そこからはあっという間だった、すべてのスキルが使えるようになり、入隊試験も楽々合格。 あんなに悩んでいた兵士になることが、こんなにも簡単に……
「入隊おめでとう、ケン」
ケンはドーソに祝福される。 ケンは照れていた、ろくに褒められたことなんて無かったケンには、褒められる事が新鮮で、とても嬉しかった。

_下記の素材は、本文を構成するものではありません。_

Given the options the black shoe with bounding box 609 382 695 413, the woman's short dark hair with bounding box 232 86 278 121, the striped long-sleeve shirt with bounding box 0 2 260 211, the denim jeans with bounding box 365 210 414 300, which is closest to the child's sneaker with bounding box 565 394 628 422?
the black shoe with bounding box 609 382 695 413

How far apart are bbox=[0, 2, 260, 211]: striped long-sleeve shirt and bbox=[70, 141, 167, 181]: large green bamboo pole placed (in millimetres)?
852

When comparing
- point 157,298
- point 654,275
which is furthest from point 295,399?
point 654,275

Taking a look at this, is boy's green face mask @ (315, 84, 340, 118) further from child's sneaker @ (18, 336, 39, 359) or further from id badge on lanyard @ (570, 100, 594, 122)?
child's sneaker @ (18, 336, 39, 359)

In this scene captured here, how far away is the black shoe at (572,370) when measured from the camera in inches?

「これからは、自分がしたいことをしていってほしい。 たとえそれが兵士じゃなくても、僕は応援するよ」
(え?)
嬉しさは一瞬にして体から抜けていった。 ケンはただ兵士になることを、それだけを考えていたが、それから先はどうする? 何も思いつかない。 期待に応えるためなった兵士も、ドーソからそれ以外でもいいから自分がしたいことをしてほしいと言われてしまった。
(何で? どうして? あんなに兵士になろうって……待ってるって言ったじゃないか……)
ケンは兵士になることを最終目標にしていた。 だがそれは自分の人生の一歩でしか無く、それ以外でも良いと言われてしまった。 今まで兵士になるために捧げた時間は何だったのか。
(いや、あれも……運が良かっただけか)
今思えば、あの時間は無駄だった。 どれだけ時間をかけても良くなることはなくて、ただの運だけでここまで来たのだ。 ケンの心から新しい何かが生まれる。 よくない何かだ。
(一体……なんだったんだ? 時間は、努力は……無駄? そんなわけ無い。 でも……)
ケンの頭の中で考えが渦巻いていき、最後には良くない何かだけが残る。 ここからケンではなくなった、なったのだ……ブレクに。